• WRITTEN INSTRUCTION: Rewrite the lines of the listing starting with the one that contains "In this picture, is" and running through the end of the listing, putting "violet flower" wherever "purple flower" appears and leaving everything else unchanged.

Data listing
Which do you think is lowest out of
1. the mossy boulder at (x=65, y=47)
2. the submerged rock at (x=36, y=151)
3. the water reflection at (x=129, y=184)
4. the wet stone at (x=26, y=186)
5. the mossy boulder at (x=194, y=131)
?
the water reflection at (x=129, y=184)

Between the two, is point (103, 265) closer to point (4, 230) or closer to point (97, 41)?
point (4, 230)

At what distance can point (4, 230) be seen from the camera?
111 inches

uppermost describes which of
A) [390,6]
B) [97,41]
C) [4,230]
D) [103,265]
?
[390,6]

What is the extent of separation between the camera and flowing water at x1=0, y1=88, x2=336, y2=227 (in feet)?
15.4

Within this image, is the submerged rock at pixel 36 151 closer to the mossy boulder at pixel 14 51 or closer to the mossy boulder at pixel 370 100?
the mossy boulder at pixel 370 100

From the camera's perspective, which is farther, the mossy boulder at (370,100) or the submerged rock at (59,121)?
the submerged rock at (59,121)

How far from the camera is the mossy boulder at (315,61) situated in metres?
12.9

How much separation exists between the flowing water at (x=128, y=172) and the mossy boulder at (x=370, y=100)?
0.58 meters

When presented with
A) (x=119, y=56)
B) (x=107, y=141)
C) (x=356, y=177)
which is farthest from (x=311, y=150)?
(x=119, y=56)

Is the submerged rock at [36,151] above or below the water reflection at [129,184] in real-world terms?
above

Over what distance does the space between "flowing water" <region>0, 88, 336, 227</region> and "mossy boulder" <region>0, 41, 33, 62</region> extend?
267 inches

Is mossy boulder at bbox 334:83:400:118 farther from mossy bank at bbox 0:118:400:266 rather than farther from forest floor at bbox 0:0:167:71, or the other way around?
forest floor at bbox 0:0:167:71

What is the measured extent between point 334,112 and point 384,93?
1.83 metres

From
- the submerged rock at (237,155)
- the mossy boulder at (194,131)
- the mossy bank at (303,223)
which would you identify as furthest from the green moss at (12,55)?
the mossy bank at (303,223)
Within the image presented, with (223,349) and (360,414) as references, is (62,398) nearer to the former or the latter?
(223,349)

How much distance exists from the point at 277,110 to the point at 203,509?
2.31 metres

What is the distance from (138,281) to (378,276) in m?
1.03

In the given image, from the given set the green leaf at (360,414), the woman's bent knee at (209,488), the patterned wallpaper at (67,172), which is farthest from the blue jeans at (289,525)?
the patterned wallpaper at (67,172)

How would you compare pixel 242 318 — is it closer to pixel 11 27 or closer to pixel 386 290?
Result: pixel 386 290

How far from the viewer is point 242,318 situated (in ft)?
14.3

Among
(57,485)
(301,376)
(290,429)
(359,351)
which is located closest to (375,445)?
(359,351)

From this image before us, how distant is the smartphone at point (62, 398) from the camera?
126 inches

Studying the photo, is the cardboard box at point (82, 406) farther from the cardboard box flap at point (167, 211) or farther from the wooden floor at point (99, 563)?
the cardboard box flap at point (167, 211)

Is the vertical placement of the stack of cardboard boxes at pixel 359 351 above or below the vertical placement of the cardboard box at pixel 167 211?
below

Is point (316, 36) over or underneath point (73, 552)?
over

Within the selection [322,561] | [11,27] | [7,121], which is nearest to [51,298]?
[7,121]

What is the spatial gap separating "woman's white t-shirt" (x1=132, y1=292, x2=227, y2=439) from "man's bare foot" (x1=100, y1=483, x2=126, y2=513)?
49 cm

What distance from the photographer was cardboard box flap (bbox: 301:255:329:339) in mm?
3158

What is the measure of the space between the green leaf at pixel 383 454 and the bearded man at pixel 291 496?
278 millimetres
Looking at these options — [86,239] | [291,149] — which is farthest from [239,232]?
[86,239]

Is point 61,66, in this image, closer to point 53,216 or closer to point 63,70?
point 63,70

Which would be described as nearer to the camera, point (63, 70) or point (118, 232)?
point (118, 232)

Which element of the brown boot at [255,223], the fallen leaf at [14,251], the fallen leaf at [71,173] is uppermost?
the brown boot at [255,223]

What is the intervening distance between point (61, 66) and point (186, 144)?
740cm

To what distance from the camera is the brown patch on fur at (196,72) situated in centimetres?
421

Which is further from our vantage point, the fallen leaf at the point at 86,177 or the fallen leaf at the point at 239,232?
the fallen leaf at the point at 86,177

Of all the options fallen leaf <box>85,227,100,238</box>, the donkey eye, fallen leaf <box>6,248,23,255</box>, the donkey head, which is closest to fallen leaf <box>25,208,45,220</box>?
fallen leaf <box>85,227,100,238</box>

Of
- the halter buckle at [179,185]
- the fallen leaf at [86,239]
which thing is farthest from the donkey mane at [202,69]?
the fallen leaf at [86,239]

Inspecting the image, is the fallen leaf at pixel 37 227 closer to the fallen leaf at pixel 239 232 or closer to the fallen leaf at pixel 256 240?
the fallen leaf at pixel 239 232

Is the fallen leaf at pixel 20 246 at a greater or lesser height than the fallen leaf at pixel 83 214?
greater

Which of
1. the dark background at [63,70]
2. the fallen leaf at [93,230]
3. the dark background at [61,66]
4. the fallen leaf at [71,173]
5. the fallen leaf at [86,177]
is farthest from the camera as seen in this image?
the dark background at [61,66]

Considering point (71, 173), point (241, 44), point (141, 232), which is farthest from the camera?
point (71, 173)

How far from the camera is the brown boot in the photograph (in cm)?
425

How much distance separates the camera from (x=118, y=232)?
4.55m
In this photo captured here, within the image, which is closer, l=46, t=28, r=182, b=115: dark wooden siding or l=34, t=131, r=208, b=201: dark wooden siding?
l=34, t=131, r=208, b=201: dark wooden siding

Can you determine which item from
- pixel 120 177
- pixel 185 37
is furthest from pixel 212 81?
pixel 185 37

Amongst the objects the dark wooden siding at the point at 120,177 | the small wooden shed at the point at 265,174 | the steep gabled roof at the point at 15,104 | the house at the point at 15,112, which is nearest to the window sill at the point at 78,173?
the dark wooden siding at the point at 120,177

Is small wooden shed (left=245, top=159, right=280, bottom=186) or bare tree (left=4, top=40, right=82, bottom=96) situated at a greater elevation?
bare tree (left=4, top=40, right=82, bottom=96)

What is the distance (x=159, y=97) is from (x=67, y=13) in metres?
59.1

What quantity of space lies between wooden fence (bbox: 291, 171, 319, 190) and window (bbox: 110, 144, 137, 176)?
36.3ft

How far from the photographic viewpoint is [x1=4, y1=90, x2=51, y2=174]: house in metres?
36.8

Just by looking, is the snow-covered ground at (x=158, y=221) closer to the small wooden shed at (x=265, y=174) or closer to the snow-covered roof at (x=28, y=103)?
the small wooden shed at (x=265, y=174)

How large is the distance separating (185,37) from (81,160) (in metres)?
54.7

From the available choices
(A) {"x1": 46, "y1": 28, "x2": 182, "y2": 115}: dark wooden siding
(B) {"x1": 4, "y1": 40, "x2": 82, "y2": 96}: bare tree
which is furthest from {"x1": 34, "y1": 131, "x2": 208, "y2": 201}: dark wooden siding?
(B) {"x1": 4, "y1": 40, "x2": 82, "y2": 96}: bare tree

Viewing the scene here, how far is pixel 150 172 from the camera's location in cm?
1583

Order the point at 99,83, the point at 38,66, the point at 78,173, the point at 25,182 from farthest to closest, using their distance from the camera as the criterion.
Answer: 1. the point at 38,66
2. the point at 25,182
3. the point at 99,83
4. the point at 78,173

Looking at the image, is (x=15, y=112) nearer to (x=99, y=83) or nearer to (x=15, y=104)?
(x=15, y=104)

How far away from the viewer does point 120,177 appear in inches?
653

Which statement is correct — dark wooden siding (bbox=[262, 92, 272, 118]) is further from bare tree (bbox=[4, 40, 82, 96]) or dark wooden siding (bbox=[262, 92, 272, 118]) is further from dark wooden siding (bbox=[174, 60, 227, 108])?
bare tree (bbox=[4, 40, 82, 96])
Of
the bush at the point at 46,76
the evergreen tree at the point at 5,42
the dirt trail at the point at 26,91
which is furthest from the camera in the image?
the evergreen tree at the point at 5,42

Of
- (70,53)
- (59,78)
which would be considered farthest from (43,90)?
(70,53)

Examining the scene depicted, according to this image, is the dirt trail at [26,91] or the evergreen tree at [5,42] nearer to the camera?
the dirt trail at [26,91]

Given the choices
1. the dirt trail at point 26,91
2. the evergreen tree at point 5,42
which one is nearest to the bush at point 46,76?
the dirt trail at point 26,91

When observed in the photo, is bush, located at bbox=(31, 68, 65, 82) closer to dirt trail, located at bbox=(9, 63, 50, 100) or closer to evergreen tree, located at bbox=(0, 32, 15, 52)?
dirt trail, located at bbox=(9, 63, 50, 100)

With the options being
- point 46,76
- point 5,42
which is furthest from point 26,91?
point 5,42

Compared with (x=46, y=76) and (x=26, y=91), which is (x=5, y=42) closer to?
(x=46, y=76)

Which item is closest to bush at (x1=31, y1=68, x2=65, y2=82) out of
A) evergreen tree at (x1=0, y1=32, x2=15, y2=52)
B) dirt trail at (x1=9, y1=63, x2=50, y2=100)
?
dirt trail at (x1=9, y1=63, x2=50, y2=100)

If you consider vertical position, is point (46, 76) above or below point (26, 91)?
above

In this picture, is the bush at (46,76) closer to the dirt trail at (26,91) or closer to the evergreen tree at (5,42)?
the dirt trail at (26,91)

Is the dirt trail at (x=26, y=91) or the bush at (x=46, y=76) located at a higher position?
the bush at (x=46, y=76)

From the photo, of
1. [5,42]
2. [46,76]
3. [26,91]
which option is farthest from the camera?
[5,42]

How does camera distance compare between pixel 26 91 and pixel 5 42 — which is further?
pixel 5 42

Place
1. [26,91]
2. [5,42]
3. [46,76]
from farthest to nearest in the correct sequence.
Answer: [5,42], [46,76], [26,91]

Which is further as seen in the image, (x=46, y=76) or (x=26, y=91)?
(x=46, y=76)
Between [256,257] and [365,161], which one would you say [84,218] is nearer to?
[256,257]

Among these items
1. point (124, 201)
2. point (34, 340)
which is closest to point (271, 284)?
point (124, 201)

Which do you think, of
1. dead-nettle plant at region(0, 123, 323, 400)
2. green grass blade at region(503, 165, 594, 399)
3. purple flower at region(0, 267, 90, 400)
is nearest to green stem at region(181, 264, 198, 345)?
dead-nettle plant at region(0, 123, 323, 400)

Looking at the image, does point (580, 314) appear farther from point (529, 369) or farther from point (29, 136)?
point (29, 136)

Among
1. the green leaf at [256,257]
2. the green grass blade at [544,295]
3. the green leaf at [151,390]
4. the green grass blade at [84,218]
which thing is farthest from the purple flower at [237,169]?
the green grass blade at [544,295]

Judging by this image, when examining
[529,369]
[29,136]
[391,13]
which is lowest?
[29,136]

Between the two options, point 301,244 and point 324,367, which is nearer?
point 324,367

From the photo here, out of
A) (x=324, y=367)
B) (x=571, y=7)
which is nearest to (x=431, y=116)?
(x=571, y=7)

• WRITTEN RESPONSE:
In this picture, is the bush at (46,76) closer to the dirt trail at (26,91) or closer to the evergreen tree at (5,42)?
the dirt trail at (26,91)

Is the dirt trail at (x=26, y=91) or the bush at (x=46, y=76) located at a higher position?
the bush at (x=46, y=76)

From the photo, of
1. [5,42]
2. [46,76]
3. [26,91]
which option is farthest from the camera?
[5,42]

How does camera distance compare between pixel 26 91 and pixel 5 42 — which is further?
pixel 5 42

Place
1. [26,91]
2. [5,42]
3. [46,76]
from farthest to nearest in the correct sequence.
Answer: [5,42], [46,76], [26,91]

Which is further as seen in the image, (x=46, y=76) or (x=26, y=91)?
(x=46, y=76)
Between [256,257] and [365,161], which one would you say [84,218] is nearer to?
[256,257]

Among these items
1. point (124, 201)
2. point (34, 340)
which is closest to point (271, 284)?
point (124, 201)

Which do you think, of
1. dead-nettle plant at region(0, 123, 323, 400)
2. green grass blade at region(503, 165, 594, 399)
3. violet flower at region(0, 267, 90, 400)
is nearest to green stem at region(181, 264, 198, 345)?
dead-nettle plant at region(0, 123, 323, 400)

Looking at the image, does point (580, 314) appear farther from point (529, 369) or farther from point (29, 136)?
point (29, 136)

Among
1. the green leaf at [256,257]
2. the green grass blade at [544,295]
3. the green leaf at [151,390]
4. the green grass blade at [84,218]
which thing is farthest from the violet flower at [237,169]?
the green grass blade at [544,295]

Judging by this image, when examining
[529,369]
[29,136]
[391,13]
which is lowest?
[29,136]

Between the two options, point 301,244 and point 324,367, which is nearer?
point 324,367

From the photo here, out of
A) (x=324, y=367)
B) (x=571, y=7)
which is nearest to (x=431, y=116)?
(x=571, y=7)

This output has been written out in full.